What hormone regulates Na+ reabsorption in these cells?

A

The apical Na+ transport mechanism in principal cells is a Na+ channel. These are not the same type involved in the action potential in nerves and muscles. These are blocked by amiloride, not TTX (i.e. tetrodotoxin). These Na+ channels are also regulated by aldosterone (a steroid hormone) and this regulation is key to maintaining whole body Na+ homeostasis.

28
Q

What hormone is responsible for H2O permeability in the collecting duct? What is the result of the action of this hormone?

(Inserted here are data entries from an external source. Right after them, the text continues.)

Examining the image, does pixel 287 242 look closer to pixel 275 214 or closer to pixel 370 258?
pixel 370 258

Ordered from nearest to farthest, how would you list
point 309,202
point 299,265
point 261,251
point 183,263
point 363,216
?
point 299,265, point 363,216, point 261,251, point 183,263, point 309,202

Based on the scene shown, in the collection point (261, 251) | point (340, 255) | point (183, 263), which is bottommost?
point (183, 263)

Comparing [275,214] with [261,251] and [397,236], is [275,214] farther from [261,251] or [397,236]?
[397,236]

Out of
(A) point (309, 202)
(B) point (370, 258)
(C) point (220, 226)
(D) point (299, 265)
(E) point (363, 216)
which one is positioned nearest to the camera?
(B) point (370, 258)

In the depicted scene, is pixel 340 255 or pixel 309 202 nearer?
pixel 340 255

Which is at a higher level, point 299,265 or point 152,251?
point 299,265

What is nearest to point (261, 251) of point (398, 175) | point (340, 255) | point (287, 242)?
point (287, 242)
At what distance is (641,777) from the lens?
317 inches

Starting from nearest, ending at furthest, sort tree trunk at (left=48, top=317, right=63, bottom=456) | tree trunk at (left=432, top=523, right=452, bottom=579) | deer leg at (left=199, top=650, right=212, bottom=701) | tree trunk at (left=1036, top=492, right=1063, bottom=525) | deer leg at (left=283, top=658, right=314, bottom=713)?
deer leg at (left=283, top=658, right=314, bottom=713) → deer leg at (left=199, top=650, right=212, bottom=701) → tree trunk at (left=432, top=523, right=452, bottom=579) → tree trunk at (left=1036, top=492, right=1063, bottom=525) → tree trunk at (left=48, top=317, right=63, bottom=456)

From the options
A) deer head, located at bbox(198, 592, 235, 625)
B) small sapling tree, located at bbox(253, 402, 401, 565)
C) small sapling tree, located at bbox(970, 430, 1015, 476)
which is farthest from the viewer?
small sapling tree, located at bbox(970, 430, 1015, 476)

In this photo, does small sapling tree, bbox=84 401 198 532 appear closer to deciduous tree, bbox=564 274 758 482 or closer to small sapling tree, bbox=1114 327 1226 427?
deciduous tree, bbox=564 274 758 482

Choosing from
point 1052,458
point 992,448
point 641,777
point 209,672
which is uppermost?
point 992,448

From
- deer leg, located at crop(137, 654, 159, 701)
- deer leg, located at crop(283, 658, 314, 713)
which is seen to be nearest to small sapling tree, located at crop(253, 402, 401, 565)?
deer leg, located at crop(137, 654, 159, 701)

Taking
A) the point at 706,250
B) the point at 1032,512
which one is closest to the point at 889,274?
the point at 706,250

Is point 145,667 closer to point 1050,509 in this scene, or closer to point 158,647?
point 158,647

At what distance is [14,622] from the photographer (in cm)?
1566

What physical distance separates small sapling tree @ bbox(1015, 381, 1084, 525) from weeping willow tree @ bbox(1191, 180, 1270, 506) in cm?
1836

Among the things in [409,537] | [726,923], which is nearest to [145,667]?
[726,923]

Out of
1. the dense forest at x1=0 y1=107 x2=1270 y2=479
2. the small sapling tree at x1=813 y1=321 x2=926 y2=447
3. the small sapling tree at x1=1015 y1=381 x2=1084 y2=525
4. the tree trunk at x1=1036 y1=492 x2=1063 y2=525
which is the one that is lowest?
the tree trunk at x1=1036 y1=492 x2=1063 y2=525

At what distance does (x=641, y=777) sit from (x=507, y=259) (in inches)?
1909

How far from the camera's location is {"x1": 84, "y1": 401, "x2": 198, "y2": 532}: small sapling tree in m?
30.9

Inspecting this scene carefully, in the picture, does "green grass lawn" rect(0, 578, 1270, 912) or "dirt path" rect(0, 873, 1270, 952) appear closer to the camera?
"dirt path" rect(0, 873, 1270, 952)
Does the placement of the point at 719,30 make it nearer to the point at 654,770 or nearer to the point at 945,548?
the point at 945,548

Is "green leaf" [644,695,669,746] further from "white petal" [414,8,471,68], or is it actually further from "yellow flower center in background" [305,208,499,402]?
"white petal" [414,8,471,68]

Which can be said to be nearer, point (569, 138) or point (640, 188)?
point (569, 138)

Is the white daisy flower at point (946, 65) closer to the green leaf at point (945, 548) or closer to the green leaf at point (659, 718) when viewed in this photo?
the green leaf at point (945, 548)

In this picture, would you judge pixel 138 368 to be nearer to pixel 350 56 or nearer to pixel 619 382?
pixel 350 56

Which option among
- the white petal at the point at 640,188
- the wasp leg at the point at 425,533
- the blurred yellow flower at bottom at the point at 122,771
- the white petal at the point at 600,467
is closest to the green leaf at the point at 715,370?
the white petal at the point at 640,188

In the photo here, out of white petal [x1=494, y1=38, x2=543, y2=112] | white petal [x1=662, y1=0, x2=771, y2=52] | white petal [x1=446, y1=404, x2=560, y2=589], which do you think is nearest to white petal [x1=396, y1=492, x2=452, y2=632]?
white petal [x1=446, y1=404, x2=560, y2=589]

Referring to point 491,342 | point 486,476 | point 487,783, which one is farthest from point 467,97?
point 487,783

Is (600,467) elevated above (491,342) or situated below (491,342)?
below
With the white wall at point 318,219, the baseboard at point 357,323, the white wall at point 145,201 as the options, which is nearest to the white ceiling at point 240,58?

Is this hormone all-or-none?

Describe the H2O permeability of the inner medulla.

A

The H2O permeability of the collecting duct is normally very low but can become quite high in the presence of antidiuretic hormone (or ADH). The principle cell is where the ADH action takes place.

Some important ADH facts to remember are the following. First, the H2O permeability of the collecting duct, unlike any other nephron segment, is hormonally regulated. The hormone that regulates it is ADH and ADH increases the collecting duct’s H2O permeability. In absence of ADH, the inherent H2O permeability of the collecting duct generally is very low. Second, the collecting duct in the inner most portion of the kidney medulla is a little bit different (compared to that in the cortex or outer medulla). The collecting duct in the inner medulla has at least some H2O permeability even in the complete absence of ADH. Thus, some H2O will always be reabsorbed there. Third, the action of ADH is not all-or-none. Collecting duct H2O permeability is graded by the level of ADH present. It will be low if the ADH level is low. It will be intermediate if ADH level is intermediate. It will be high if ADH level is high. Fourth, ADH triggers the migration of intracellular membrane vesicles to, and their fusion with, the apical membrane. These membrane vesicles contain an aquaporin (H2O channel). Thus, fusion of these vesicles increases the H2O permeability of the apical membrane. In the absence of ADH, the aquaporins are withdrawn from the apical membrane by endocytosis.

29
Q

What happens to tubular fluid when ADH is present? When ADH is not present?

A

What happens to the tubular fluid if no ADH is present? Collecting duct H20 permeability is low. A large volume dilute urine will be excreted.

What happens to the tubular fluid when ADH is present? Collecting duct H20 permeability is high. A small volume concentrated urine will be excreted.